Practice Instruction: Click here to read The Mindfulness Survival Guide (Section: Nurturing and Healing Relationships, Mindful Listening)

7. Stop and Notice (Just Being)

This is simply the practice of stopping what you're doing and noticing what's going on around you and within the body and mind.

It's about being with the entire moment as it is internally and externally (and really, making no distinction between the two as separate things).

In some ways, it's an advanced practice which builds on practices such as mindful breathing and the mindful check-in. Keep that in mind and start with some of the earlier practices first if you're new to mindfulness practice, mindful breathing being the major recommendation or walking if you find yourself feeling unable to sit still for even 5 minutes at a time.

I call this the practice of "Just Being", which refers to just being with the moment fully and openly, accepting everything that comes equally and letting it be.

Learn how to just be:

Guided Meditation: Click here to listen to the Zen for Everyday Life podcast, guided meditation episode 13: Just Being.

8. Notice Mental Activity

I separate this as its own point because, like the mindful check-in, you can occasionally focus in on the mind and check-in to see what's going on in a more pointed and specific way.

As opposed to allowing things to come to you, you direct your attention to what's going on in your mind right now.

This is a useful technique for when you're especially puzzled or confused about something (or a combination of things) and feel like you need to find a resolution quickly.

Focusing in on your mental activity and shining the light of mindfulness on it can help bring clarity where there was once fog.
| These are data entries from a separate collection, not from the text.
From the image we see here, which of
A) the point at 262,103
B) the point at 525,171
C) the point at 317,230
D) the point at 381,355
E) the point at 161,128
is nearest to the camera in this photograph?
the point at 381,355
Formal meditation practice can do this as well, but we don't always have time to sit for long stretches in formal meditation.

9. Notice Zoning Out / Autopilot

This point is about noticing the lack of mindfulness or awareness. Specifically, moments where you space out / zone out or go into autopilot mode (like driving home from work like you've done 1,000 times before).

This is only possible by becoming aware of this moment in the first place, so it's more the decision, once having "woken up", to acknowledge when you were mindless. This is very helpful because it helps you to draw a contrast between mindfulness or wakefulness and mindlessness, allowing you to see more clearly that you're practicing correctly.

As we go about our day, much of the time we're running on autopilot. However, occasionally, the lights come on and we realize we've been going about the last 2 hours like a drone and have a moment of "waking up" (often a change of scenery like leaving a building compels this change in us).

We often end up checking back in to autopilot mode shortly thereafter. However, you can stop this pattern (at least for a little bit at first) by reminding yourself to be mindful during those short moments of waking up and use it as an opportunity to become mindful of what's going on in your body and mind as you go about that moment of your day.

When you wake up, notice what you were just doing that sent you into autopilot and also make a note of what took you out of autopilot mode (again, like a change of scenery).

10. Notice as You Go

As opposed to being mindful of what's going on internally, within the body or mind, noticing as you go is about taking a moment as you go about your day to appreciate whatever is around you in the external world- flowers, trees, the blue sky, any form of natural beauty typically works best- and to be mindful of that for a minute or two.

Keep in mind, what you notice doesn't have to be beautiful or appealing. What's important is simply that you notice what's going on around you.

Simple things like this might seem like they wouldn't make much of a difference, but when developed into a habitual activity they make a real difference in the quality of your daily life.


There are so many ways you can start being mindful in your everyday life. However you choose to do so, keep it simple and just go with the 2-3 that really fit your life.

By doing it this way, you give yourself the greatest chance of making mindfulness more of a way of life and experiencing the beauty of the practice.